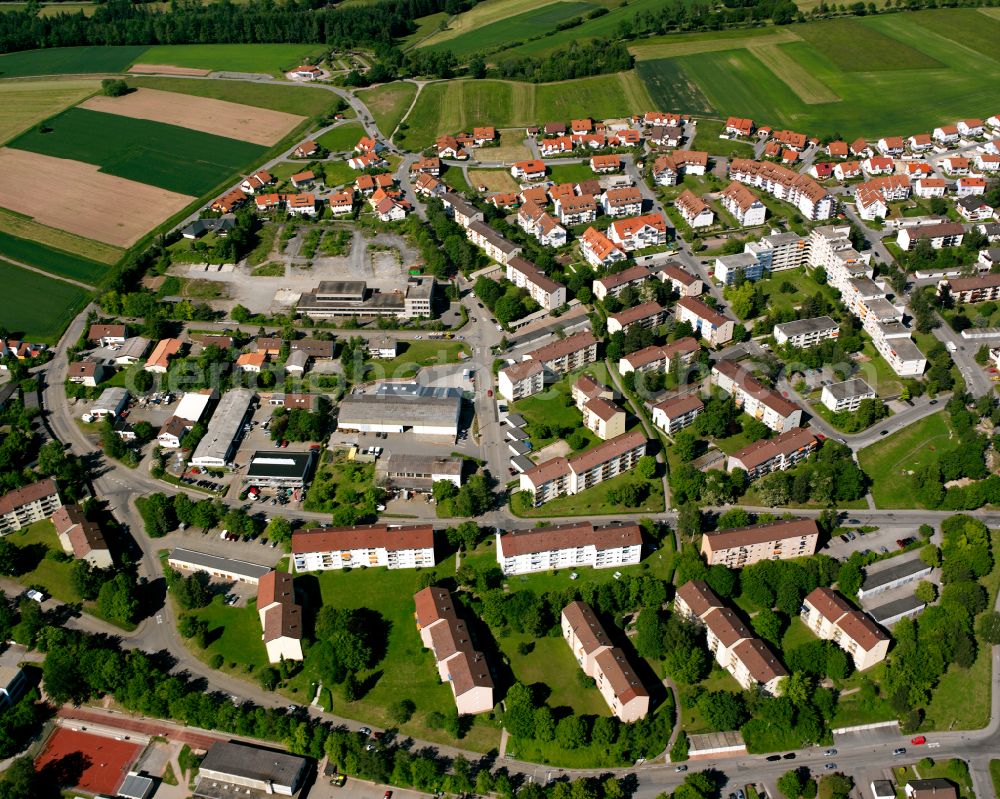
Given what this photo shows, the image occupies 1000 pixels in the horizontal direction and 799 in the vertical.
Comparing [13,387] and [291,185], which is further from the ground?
[291,185]

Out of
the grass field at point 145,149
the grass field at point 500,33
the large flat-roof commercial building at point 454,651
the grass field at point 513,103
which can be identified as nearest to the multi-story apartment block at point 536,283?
the large flat-roof commercial building at point 454,651

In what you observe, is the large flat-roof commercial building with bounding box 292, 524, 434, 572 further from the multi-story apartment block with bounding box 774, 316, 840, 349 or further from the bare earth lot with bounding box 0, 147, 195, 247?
the bare earth lot with bounding box 0, 147, 195, 247

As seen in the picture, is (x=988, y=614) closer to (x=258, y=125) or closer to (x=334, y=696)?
(x=334, y=696)

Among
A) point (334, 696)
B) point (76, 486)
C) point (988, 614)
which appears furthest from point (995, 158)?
point (76, 486)

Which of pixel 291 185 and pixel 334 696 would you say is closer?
pixel 334 696

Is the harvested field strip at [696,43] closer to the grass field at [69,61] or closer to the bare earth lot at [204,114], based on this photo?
the bare earth lot at [204,114]

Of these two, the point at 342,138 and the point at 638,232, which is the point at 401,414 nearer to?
the point at 638,232
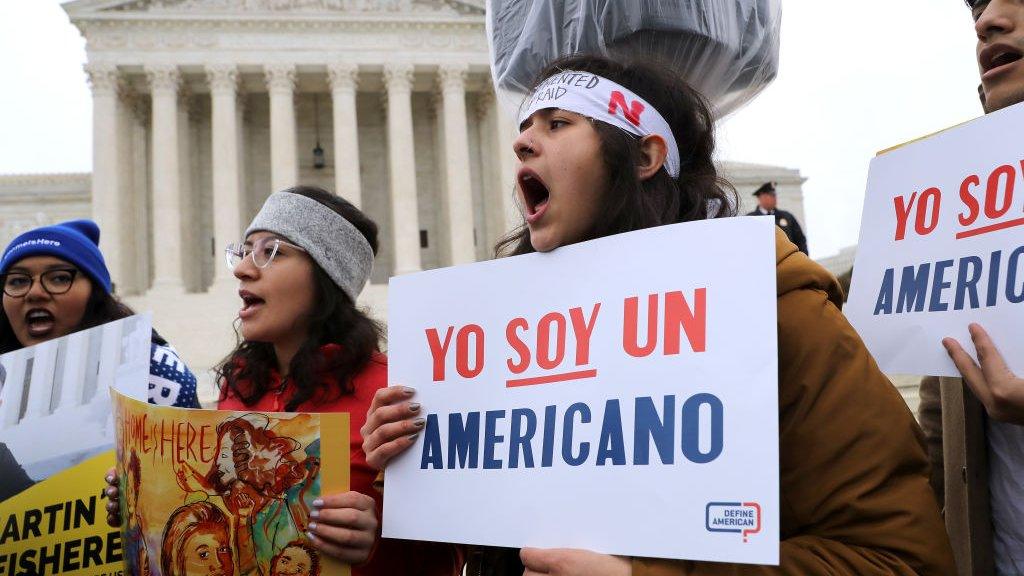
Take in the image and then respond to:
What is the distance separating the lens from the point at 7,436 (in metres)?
3.25

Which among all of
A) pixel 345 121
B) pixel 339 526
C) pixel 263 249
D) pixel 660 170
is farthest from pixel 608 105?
pixel 345 121

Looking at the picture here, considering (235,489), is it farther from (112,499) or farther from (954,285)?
(954,285)

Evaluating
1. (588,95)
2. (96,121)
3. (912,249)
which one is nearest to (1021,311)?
(912,249)

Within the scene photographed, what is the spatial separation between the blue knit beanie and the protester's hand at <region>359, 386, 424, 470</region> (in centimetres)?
231

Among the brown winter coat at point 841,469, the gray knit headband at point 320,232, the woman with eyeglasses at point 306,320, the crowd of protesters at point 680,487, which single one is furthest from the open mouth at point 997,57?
the gray knit headband at point 320,232

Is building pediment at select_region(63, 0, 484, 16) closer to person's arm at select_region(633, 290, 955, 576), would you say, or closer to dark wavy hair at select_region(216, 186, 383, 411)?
dark wavy hair at select_region(216, 186, 383, 411)

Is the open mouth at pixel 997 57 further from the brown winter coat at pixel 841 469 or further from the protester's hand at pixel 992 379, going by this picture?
the brown winter coat at pixel 841 469

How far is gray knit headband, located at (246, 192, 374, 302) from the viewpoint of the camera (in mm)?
3371

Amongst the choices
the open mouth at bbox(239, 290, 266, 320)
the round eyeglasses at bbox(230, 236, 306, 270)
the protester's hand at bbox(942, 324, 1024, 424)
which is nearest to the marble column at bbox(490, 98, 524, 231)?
the round eyeglasses at bbox(230, 236, 306, 270)

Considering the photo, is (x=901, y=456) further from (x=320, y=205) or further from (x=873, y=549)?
(x=320, y=205)

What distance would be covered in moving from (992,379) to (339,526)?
5.23ft

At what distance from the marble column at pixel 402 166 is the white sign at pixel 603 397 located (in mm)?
34492

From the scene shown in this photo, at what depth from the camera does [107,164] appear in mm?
35094

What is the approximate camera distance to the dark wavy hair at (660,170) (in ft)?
7.48
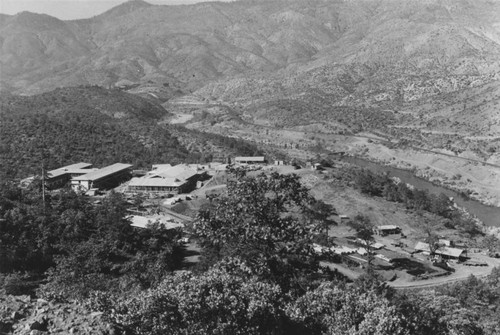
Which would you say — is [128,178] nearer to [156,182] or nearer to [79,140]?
[156,182]

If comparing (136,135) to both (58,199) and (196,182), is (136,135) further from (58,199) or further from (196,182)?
(58,199)

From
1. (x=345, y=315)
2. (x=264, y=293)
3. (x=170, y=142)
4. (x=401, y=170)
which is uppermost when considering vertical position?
(x=264, y=293)

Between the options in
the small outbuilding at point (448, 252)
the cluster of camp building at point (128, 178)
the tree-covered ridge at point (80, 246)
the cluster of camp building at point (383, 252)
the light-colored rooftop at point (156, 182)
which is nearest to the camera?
the tree-covered ridge at point (80, 246)

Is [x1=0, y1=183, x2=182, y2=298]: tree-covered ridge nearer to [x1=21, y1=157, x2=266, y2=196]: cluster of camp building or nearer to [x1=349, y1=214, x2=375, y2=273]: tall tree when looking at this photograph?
[x1=349, y1=214, x2=375, y2=273]: tall tree

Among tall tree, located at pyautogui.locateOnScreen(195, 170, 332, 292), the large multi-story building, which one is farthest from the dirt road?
the large multi-story building

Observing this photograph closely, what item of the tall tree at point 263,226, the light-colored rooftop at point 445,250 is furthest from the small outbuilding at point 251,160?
the tall tree at point 263,226

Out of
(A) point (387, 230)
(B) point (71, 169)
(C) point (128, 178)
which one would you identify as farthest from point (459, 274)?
(B) point (71, 169)

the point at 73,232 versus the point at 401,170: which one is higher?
the point at 73,232

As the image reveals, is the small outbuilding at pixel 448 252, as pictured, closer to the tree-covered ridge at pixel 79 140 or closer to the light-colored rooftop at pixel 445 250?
the light-colored rooftop at pixel 445 250

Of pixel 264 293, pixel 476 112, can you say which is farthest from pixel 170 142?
pixel 264 293
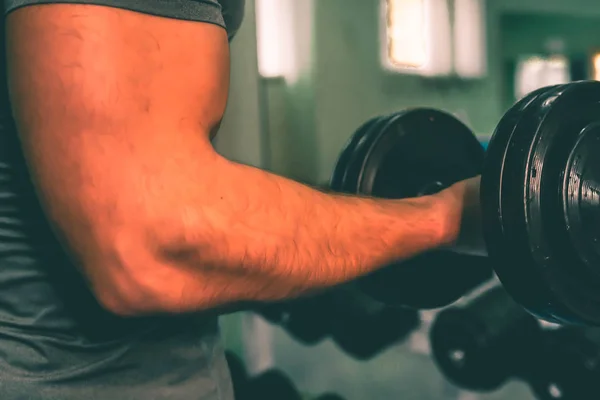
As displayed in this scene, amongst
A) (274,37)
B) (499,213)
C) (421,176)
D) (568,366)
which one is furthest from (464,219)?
(274,37)

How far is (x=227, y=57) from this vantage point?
0.44 m

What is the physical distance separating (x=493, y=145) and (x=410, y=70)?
6.25ft

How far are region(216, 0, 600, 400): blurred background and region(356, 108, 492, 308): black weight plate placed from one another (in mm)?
Answer: 411

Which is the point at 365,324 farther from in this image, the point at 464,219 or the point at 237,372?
the point at 464,219

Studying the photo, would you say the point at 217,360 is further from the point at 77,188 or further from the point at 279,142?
the point at 279,142

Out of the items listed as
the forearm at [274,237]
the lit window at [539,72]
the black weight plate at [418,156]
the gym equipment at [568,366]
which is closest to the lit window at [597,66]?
the lit window at [539,72]

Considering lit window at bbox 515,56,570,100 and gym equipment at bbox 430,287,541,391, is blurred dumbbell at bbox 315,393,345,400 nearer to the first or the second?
gym equipment at bbox 430,287,541,391

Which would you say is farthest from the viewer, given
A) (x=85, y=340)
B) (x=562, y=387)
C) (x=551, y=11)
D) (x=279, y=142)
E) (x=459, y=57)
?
(x=551, y=11)

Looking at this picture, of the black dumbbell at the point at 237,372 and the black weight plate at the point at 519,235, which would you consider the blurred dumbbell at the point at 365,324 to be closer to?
the black dumbbell at the point at 237,372

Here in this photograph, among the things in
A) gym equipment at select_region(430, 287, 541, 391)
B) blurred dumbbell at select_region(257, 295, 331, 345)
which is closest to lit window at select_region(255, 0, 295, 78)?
blurred dumbbell at select_region(257, 295, 331, 345)

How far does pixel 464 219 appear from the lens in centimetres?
59

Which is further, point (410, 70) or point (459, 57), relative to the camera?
point (459, 57)

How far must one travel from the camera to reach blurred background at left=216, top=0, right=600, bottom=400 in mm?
1547

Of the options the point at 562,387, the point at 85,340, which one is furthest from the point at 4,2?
the point at 562,387
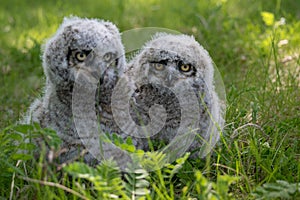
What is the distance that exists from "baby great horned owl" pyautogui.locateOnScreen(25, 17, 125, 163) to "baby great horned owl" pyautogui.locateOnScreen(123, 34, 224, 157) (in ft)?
0.68

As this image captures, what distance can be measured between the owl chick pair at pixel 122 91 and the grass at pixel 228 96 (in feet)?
0.65

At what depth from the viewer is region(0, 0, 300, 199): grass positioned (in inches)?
104

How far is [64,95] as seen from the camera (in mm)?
2906

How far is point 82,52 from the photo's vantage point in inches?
107

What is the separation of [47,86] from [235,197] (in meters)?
1.23

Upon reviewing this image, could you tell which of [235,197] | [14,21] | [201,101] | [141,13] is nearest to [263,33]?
[141,13]

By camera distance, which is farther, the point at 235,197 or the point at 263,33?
the point at 263,33

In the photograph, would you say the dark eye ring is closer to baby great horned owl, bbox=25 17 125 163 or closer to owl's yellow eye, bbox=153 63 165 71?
owl's yellow eye, bbox=153 63 165 71

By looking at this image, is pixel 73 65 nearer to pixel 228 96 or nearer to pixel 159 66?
pixel 159 66

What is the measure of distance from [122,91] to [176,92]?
0.31m

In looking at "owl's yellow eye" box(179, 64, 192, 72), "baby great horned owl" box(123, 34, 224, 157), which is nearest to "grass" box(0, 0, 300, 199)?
"baby great horned owl" box(123, 34, 224, 157)

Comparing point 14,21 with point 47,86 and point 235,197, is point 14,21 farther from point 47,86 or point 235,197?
point 235,197

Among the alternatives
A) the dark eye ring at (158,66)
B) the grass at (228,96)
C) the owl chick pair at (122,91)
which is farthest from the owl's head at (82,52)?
the grass at (228,96)

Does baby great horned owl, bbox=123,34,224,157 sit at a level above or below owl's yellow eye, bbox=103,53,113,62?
below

● ● ● ● ● ● ●

■ PROBLEM DETAILS ■
Begin with the line containing "By camera distance, which" and repeat each line exactly until the records above end.

■ RESULT BELOW ■
By camera distance, which is farther, the point at 235,197 or the point at 263,33?
the point at 263,33

In the photograph, would you say the dark eye ring is closer to baby great horned owl, bbox=25 17 125 163 or closer to owl's yellow eye, bbox=153 63 165 71?
owl's yellow eye, bbox=153 63 165 71

By looking at this image, is pixel 73 65 nearer to pixel 228 96 or nearer to pixel 159 66?
pixel 159 66

What is the measure of distance from [122,91] to [176,92]?
0.31m

In looking at "owl's yellow eye" box(179, 64, 192, 72), "baby great horned owl" box(123, 34, 224, 157), which is nearest to "grass" box(0, 0, 300, 199)?
"baby great horned owl" box(123, 34, 224, 157)

Comparing point 14,21 with point 47,86 and point 235,197, is point 14,21 farther from point 47,86 or point 235,197?
point 235,197

Among the alternatives
A) the dark eye ring at (158,66)
B) the grass at (228,96)
C) the owl chick pair at (122,91)
which is farthest from the owl's head at (82,52)?
the grass at (228,96)

Does baby great horned owl, bbox=123,34,224,157 sit at a level above or below owl's yellow eye, bbox=103,53,113,62?
below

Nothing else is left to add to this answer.